==== DATA BLOCK ====

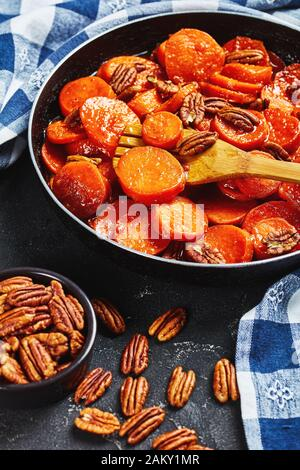 close-up of Candied sweet potatoes with brown sugar, maple syrup, orange juice and pecan nuts in a skillet with wooden spatula, vertical view from abo - Stock Photo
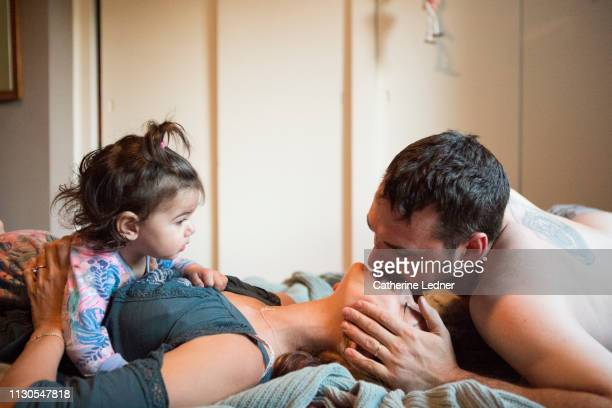 young father kissing wife on forehead as toddler looks on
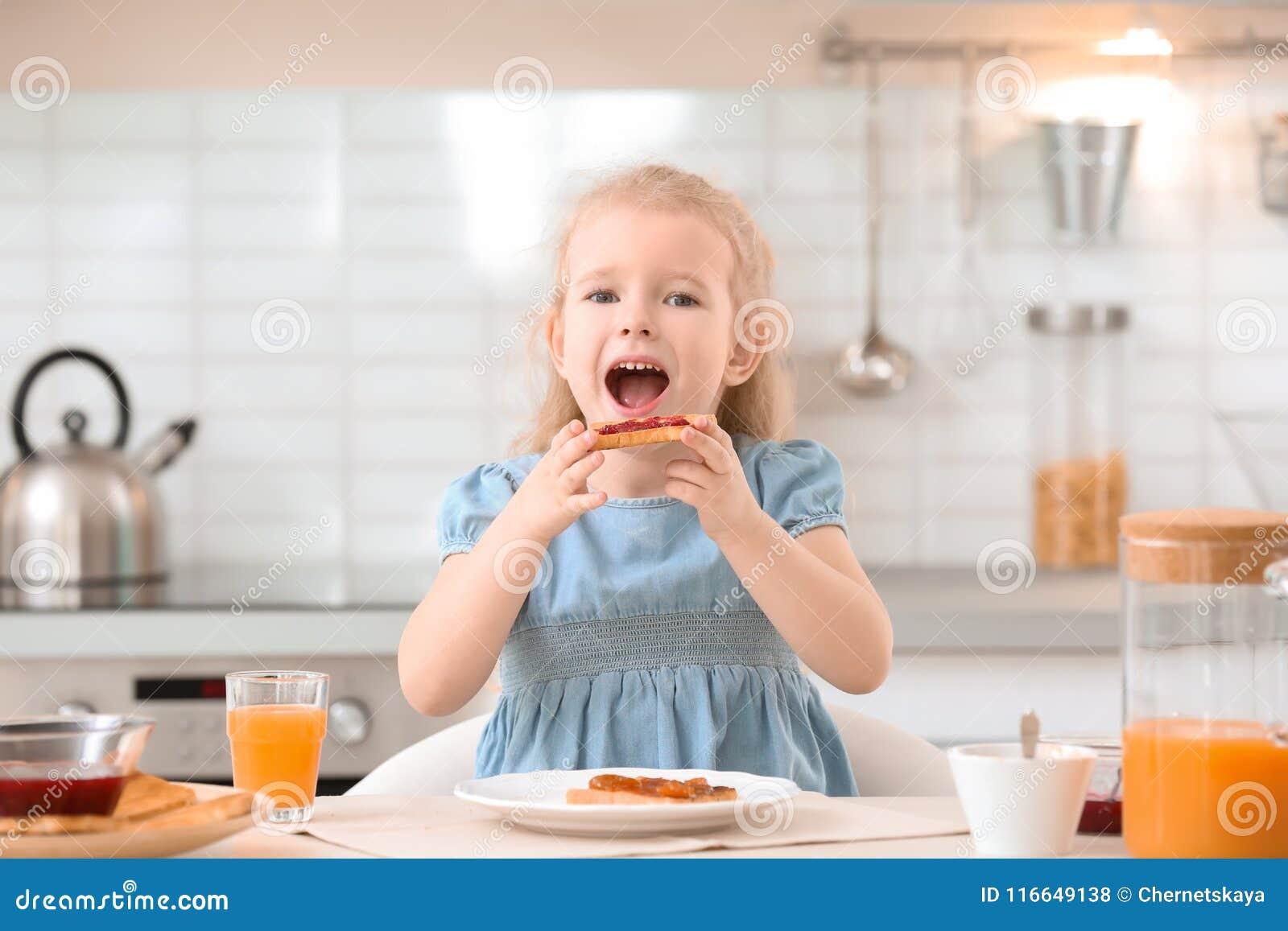 Прелестная маленькая девочка есть вкусный провозглашанный тост хлеб с вареньем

====

#### [YOUR OBJECTIVE]
All the material above must be copied exactly, and no picture belongs in the copy.

#### [YOUR RESPONSE]
 close-up of Candied sweet potatoes with brown sugar, maple syrup, orange juice and pecan nuts in a skillet with wooden spatula, vertical view from abo - Stock Photo
 young father kissing wife on forehead as toddler looks on
 Прелестная маленькая девочка есть вкусный провозглашанный тост хлеб с вареньем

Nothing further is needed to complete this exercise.